Using the risk adjustment process, MAOs are paid, in large part, based on what it would cost to treat each beneficiary annually had they been enrolled in the traditional fee-for-service Medicare program. This is done by multiplying a fixed capitation payment by the beneficiary’s risk factor. This allows MAOs to pay for enrollees who will incur higher costs than the average while also compensating for those who will incur lower charges.

To determine each beneficiary’s annual risk score, the CMS-HCC model uses a “crosswalk” of HCCs to match the ICD-10-CM diagnosis codes submitted on claims. Medical coders can access the HCC crosswalks in a variety of ways.

Payment

The CMS risk adjustment process enables the Centers for Medicare and Medicaid Services (CMS) to make payments that reflect each plan’s expected care costs. It helps ensure that plans that enroll a higher-than-average number of high-cost beneficiaries are adequately compensated and can continue to manage their members’ health needs.

Risk Adjustment is an actuarial method of predicting medical costs used to determine the amount that Medicare pays a health insurance company for each member who enrolls in an MA or Part D plan.

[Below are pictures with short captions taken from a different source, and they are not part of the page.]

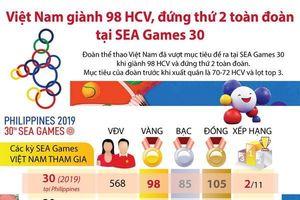 Đoàn thể thao Việt Nam đã vượt mục tiêu đề ra tại SEA Games 30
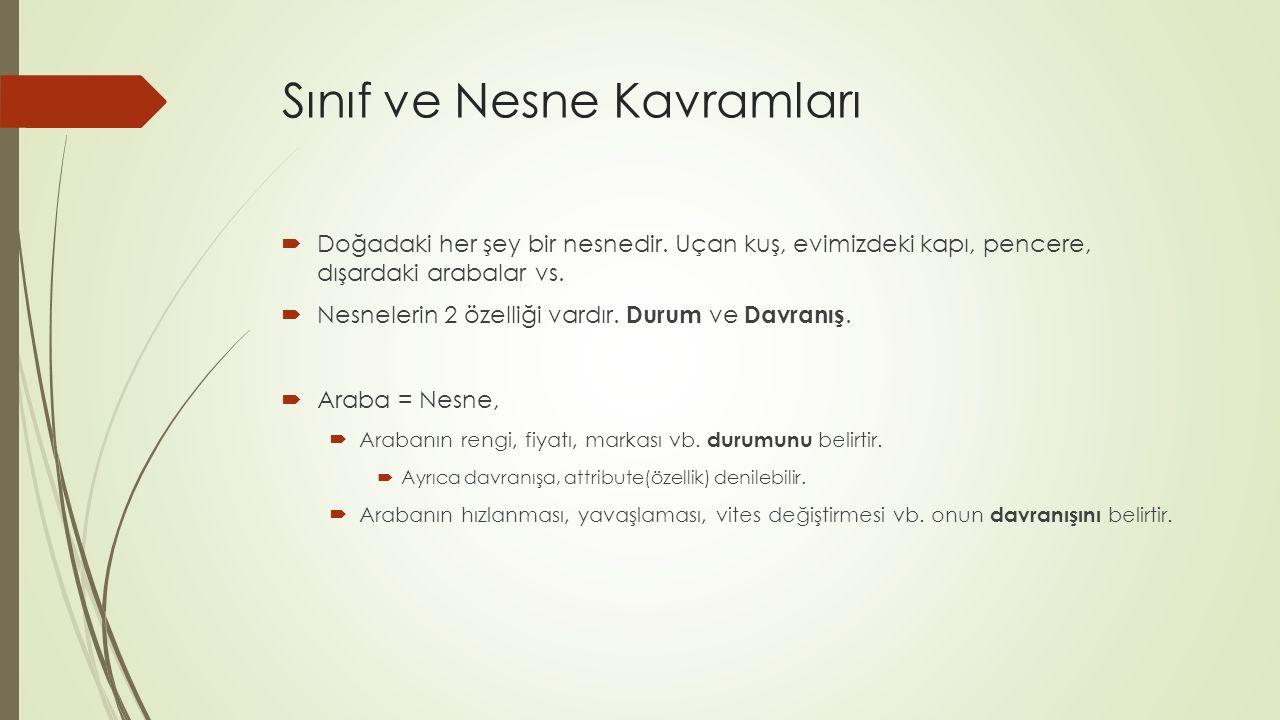 Enum Kavramı Enum içerisinde metod tanımlama Not: Tüm enum'lar java.lang.Enum sınıfından türetilmiştir.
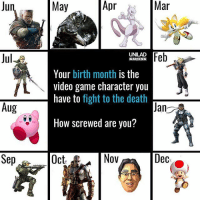 Memes, Death, and Game: Jur  May  Apr  Mar  Jul  UNILAD  GAMING  Feb  Your birth month is the  video game character you  have to fight to the death  Aug  Jan  How screwed are you?  Sep  Oct  Nov  Dec FIGHT 👊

It is based on a patient’s previous diagnoses and demographics and is prospective rather than retrospective. It compares a beneficiary’s health status and cost to other Medicare patients with similar characteristics and risk scores.

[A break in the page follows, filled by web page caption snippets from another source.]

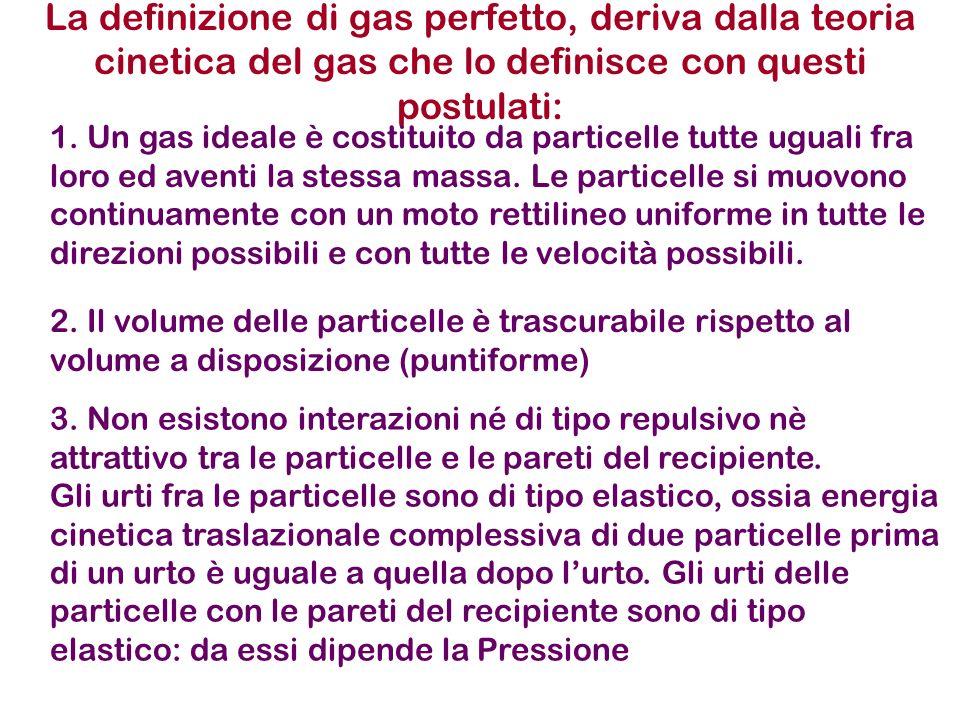 La definizione di gas perfetto, deriva dalla teoria cinetica del gas che lo definisce con questi postulati:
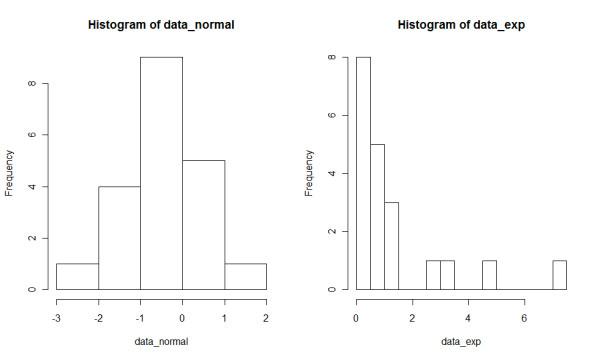 R Drawing Histogram Hcistats Datatransformation Koji Yatani S Course Webpage
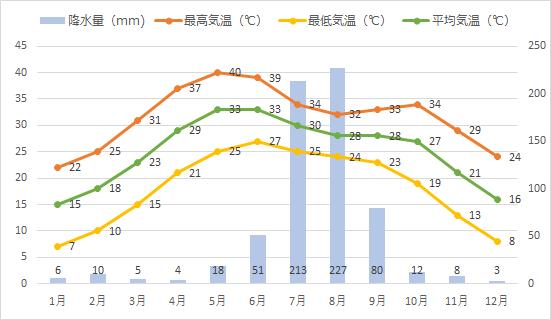 ジャイプールの年間平均気温、降水量推移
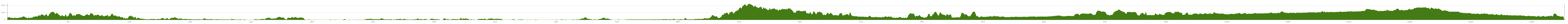 Elevation profile Cycle Tour Bretagne - Loire - Île-de-France - Fontainebleau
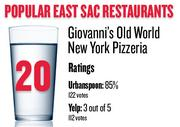 No. 20. Giovanni's Old World New York Pizzeria, with an average rating of 85 percent and 122 votes on Urbanspoon.com and an average rating of 3 stars and 112 votes on Yelp.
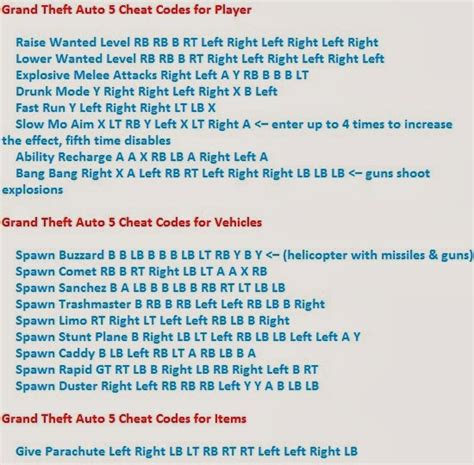 Grand Theft Auto 5 Cheats by Grand Theft Auto 5 Cheats Codes Xbox360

To accurately report diagnosis codes that are reflected in the HCC coding system, healthcare organizations need to document all relevant information. This can be a time-consuming, labor-intensive task. To alleviate this burden, some healthcare providers use software that identifies HCC coding to improve efficiency. Risk adjustment is also used in commercial health insurance to determine how much a health insurer pays for each member. It is a payment model that transfers funds from plans with low-risk enrollees to those with high-risk, thus stabilizing premiums.